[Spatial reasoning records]
╭──
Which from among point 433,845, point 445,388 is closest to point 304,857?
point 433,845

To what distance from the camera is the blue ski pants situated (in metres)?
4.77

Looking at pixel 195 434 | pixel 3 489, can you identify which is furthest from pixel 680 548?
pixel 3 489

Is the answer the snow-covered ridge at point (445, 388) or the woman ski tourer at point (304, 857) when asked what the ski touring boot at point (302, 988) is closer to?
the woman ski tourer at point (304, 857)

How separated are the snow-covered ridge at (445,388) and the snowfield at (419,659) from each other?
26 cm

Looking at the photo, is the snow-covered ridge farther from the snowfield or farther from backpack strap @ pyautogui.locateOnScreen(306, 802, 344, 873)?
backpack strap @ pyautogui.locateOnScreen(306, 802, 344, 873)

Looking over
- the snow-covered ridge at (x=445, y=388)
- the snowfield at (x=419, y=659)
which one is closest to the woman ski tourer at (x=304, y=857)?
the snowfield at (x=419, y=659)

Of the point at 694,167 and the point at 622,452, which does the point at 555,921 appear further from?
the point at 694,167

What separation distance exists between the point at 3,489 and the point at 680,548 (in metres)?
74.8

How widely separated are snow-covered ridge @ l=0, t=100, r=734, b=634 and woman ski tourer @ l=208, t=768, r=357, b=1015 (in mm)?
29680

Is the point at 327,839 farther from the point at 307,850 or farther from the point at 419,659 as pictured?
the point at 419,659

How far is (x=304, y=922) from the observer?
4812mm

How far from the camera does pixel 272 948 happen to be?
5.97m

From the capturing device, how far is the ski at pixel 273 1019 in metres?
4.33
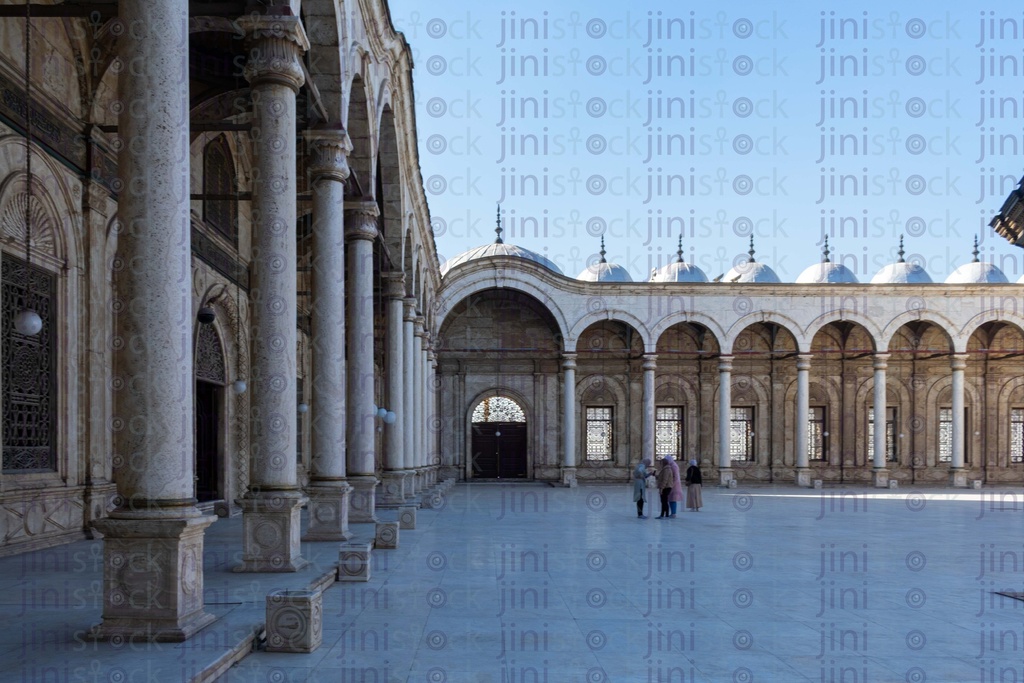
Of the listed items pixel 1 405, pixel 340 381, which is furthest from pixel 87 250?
pixel 340 381

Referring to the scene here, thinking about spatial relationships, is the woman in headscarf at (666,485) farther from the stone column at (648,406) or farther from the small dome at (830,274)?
the small dome at (830,274)

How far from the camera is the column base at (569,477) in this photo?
32094mm

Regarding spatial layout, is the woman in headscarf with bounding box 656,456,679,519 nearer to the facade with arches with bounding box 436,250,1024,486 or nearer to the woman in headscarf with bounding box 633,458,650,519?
the woman in headscarf with bounding box 633,458,650,519

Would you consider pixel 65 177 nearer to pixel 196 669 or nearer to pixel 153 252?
pixel 153 252

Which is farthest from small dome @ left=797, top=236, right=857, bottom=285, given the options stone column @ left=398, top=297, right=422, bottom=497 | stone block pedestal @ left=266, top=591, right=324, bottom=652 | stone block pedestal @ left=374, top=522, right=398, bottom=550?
stone block pedestal @ left=266, top=591, right=324, bottom=652

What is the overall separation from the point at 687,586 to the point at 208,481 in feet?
32.7

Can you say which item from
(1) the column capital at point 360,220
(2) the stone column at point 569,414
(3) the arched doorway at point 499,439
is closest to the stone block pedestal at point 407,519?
(1) the column capital at point 360,220

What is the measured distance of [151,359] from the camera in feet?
19.6

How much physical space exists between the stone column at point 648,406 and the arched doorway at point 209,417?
1796 cm

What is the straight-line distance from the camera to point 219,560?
31.7ft

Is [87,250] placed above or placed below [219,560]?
above

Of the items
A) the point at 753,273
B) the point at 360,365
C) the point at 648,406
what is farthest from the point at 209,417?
the point at 753,273

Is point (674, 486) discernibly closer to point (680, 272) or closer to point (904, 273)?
point (680, 272)

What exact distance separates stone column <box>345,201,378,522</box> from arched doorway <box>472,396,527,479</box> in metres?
22.0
╰──
EXERCISE -
Reproduce all of the data above verbatim, leaving out the pictures.

WRITTEN ANSWER -
Which from among point 433,845, point 445,388 is closest to point 304,857?
point 433,845

To what distance from the camera is the blue ski pants situated (in metres)?
4.77

Looking at pixel 195 434 | pixel 3 489, can you identify which is furthest from pixel 680 548?
pixel 3 489

Is the answer the snow-covered ridge at point (445, 388) or the woman ski tourer at point (304, 857) when asked what the ski touring boot at point (302, 988) is closer to?
the woman ski tourer at point (304, 857)

How separated are the snow-covered ridge at (445,388) and the snowfield at (419,659) from each other?
26 cm

Looking at the photo, is the snow-covered ridge farther from the snowfield or farther from backpack strap @ pyautogui.locateOnScreen(306, 802, 344, 873)?
backpack strap @ pyautogui.locateOnScreen(306, 802, 344, 873)

Looking over
- the snow-covered ridge at (x=445, y=388)
- the snowfield at (x=419, y=659)
which one is closest to the woman ski tourer at (x=304, y=857)?
the snowfield at (x=419, y=659)

Of the point at 694,167 and the point at 622,452, which does the point at 555,921 appear further from?
the point at 694,167

What separation distance exists between the point at 3,489 and the point at 680,548 (in metres)?
74.8

How widely separated are snow-covered ridge @ l=0, t=100, r=734, b=634 and woman ski tourer @ l=208, t=768, r=357, b=1015 (in mm)?
29680

Is the point at 327,839 farther from the point at 307,850 or farther from the point at 419,659 as pictured?
the point at 419,659

How far is (x=304, y=922) from the observer?
4812mm

How far from the camera does pixel 272 948 happen to be?
5.97m

From the capturing device, how far is the ski at pixel 273 1019 in metres?
4.33
Of the listed items pixel 1 405, pixel 340 381, which is furthest from pixel 87 250?
pixel 340 381

Referring to the scene here, thinking about spatial relationships, is the woman in headscarf at (666,485) farther from the stone column at (648,406) or farther from the small dome at (830,274)?
the small dome at (830,274)

How far from the camera is the column base at (569,477) in this photo?
32094mm

Regarding spatial layout, is the woman in headscarf with bounding box 656,456,679,519 nearer to the facade with arches with bounding box 436,250,1024,486 or nearer to the woman in headscarf with bounding box 633,458,650,519?
the woman in headscarf with bounding box 633,458,650,519

Would you consider pixel 65 177 nearer to pixel 196 669 or nearer to pixel 153 252?
pixel 153 252

Which is farthest from small dome @ left=797, top=236, right=857, bottom=285, given the options stone column @ left=398, top=297, right=422, bottom=497 | stone block pedestal @ left=266, top=591, right=324, bottom=652 | stone block pedestal @ left=374, top=522, right=398, bottom=550?
stone block pedestal @ left=266, top=591, right=324, bottom=652

What is the overall separation from the point at 687,586 to the point at 208,481 in feet?
32.7

Can you say which item from
(1) the column capital at point 360,220
(2) the stone column at point 569,414
(3) the arched doorway at point 499,439
is closest to the stone block pedestal at point 407,519?
(1) the column capital at point 360,220

What is the measured distance of [151,359] from the camera in feet?
19.6

How much physical space exists between the stone column at point 648,406 and the arched doorway at point 209,417?
1796 cm

What is the straight-line distance from the camera to point 219,560?
31.7ft

Is [87,250] placed above or placed below [219,560]?
above

Of the items
A) the point at 753,273
B) the point at 360,365
C) the point at 648,406
what is farthest from the point at 209,417?
the point at 753,273

Is point (674, 486) discernibly closer to point (680, 272) or closer to point (904, 273)?
point (680, 272)

What exact distance separates stone column <box>345,201,378,522</box> from arched doorway <box>472,396,527,479</box> in metres?
22.0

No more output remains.